■ Lo que se pide
[a] Según el fragmento, ¿qué dos países quedaban todavía para los creyentes de la izquierda, a pesar de sus indicios de descomposición?
[b] Resume el fragmento en dos oraciones.

■ Fragmento
============

Los huérfanos de Marx, de Lenin o de Stalin multiplicaron sus lamentos ideológicos con la duda de qué sería de nuestra América Latina después de “la hecatombe”. Que se impondría un nuevo imperialismo y conoceríamos el poder incontrolable de una potencia dominante. Que la bipolaridad era necesaria, agregaban los dolientes inquiriendo fórmulas restauradoras de una izquierda despojada de argumentos para redimir “a los pueblos subyugados”. No pude evitar pensar en Grecia, en el Helenismo, en los dominios del Imperio. Ascensos y descensos, tentativas y fracasos, lenguas perdidas, dioses derrotados y de nuevo reinventados, culturas desaparecidas para dar lugar a otras que, mejores o peores, nos enseñan que el hombre en esencia es movimiento.
No faltaron analogías entre ésta y aquélla revoluciones o entre ideologías, rebeliones y dictaduras sin darse cuenta de que, en realidad, el suceso rebasaba a los que encontraron en la quimera soviética un asidero para dar sentido a su existencia. Para la mayoría, adaptarse a los cambios no sería sencillo. El suceso adquirió la gravedad de un credo perdido. Era como si se hubiera demostrado que Dios no existe, que la Virgen no lo era y el Espíritu Santo no ilumina a nadie con sus lenguas de fuego. Hasta entonces la izquierda, como la Iglesia de Roma, era para los creyentes “una e intransferible”: ¿Qué hacer ahora? ¿En qué creer? Aún quedaban Cuba y China, a pesar de sus respectivos indicios de descomposición, porque la memoria del junio fatídico en la plaza de Tian’anmen estaba fresca, pero aun los más fervososos sabían que, en adelante, nada sería igual. Ni la utopía de una democracia socialista podría instaurarse aún para coronar el sueño de los visionarios del pasado.
Leí que “esa inesperada cólera masiva” exacerbaba prejuicios que los fanáticos convirtieron en ortodoxia marxista. No faltaron anuncios sobre el triunfo de la burguesía y “la debacle de los nacionalismos”. Declinaba una edad devota de personajes idílicos tan poco recomendables para las jóvenes generaciones como Mao Tse Tung, Ho Chi Minh o Fidel Castro. Morían sueños abonados por Marx, Engels, Trotsky, Lenin, Sorokin… Y acaso para mitigar el sentimiento de orfandad, se invocaba a Duvcek, al “socialismo con rostro humano” y la renovación “lógica” del socialismo..., en medio de trapitos al sol como que “la izquierda organizada” de una parte y los intelectuales de otra encubrieron crímenes, campos de concentración, abusos e incontables evidencias mayúsculas de corrupción, no sólo del estalinismo, sino en organizaciones sindicales y comunistas de otras geografías, sin descartar a Cuba. Que todo proceso revolucionario tiene abyecciones, decían con repugnante seguridad para justificar brutalidades denunciadas que se negaban a aceptar como actos perversos ya que, según rezaba el fanatismo reinante, el sistema mismo, al consolidarse, aplicaría su régimen de autocrítica y corrección. En fin, que los discursos llovieron entre exequias en todas sus versiones como política de Estado. Mientras tanto, el recién fundado Parlamento Europeo, quizá auguraba “otra forma de socialismo teñido de democracias nacionales”, como podría desprenderse de los giros anticipados por la glásnost y la perestroika. Lo cierto es que al autoritarismo se le puso nombre y rostro mientras la marca de una larga sujeción quedaba reducida a polvo; con ella, se iban también la bipolaridad enmarcada por la Guerra Fría y el batallar incesante de los antiimperialistas y sus complementarios nacionalistas a ultranza.

============

■ Material proporcionado

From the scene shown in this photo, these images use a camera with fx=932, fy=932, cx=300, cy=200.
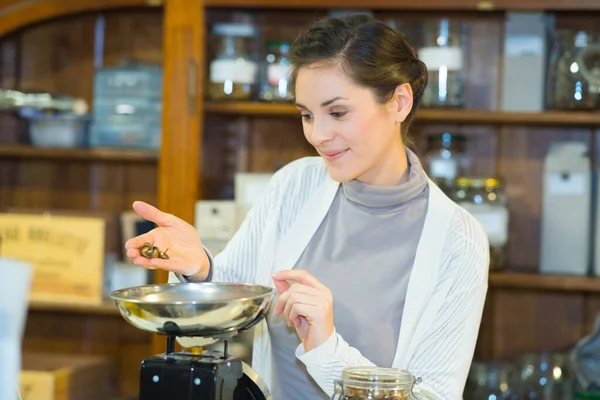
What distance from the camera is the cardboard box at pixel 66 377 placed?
256 cm

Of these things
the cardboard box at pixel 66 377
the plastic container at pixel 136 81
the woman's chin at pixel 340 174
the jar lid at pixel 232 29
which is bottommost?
the cardboard box at pixel 66 377

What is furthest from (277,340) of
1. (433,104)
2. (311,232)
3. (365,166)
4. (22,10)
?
(22,10)

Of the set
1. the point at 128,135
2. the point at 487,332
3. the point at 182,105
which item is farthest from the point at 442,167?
the point at 128,135

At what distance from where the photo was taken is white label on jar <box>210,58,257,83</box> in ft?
8.45

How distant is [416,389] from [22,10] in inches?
72.9

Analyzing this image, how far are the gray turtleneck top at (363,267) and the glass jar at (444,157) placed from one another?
934 mm

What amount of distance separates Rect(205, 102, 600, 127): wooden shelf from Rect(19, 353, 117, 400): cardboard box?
84 cm

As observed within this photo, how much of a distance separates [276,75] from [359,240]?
1097 millimetres

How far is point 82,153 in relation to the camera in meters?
2.74

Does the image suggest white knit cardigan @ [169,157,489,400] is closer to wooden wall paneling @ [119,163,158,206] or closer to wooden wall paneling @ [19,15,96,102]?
wooden wall paneling @ [119,163,158,206]

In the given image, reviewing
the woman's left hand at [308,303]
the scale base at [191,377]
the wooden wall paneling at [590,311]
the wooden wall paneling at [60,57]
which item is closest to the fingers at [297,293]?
the woman's left hand at [308,303]

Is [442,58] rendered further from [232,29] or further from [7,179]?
[7,179]

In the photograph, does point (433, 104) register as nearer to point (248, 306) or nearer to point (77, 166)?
point (77, 166)

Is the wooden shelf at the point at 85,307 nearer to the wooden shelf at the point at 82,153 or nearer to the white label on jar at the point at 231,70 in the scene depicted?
the wooden shelf at the point at 82,153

============

■ Respuestas
[a] Cuba y China.

[b] Tras «la hecatombe», quienes habían encontrado en la quimera soviética un asidero vivieron el suceso como la pérdida de un credo y se preguntaron qué hacer y en qué creer, aunque aún quedaban Cuba y China. Entre discursos y exequias salieron a la luz los crímenes y la corrupción que la izquierda organizada y los intelectuales habían encubierto, mientras el autoritarismo quedaba expuesto y desaparecían la bipolaridad de la Guerra Fría y el batallar de los antiimperialistas.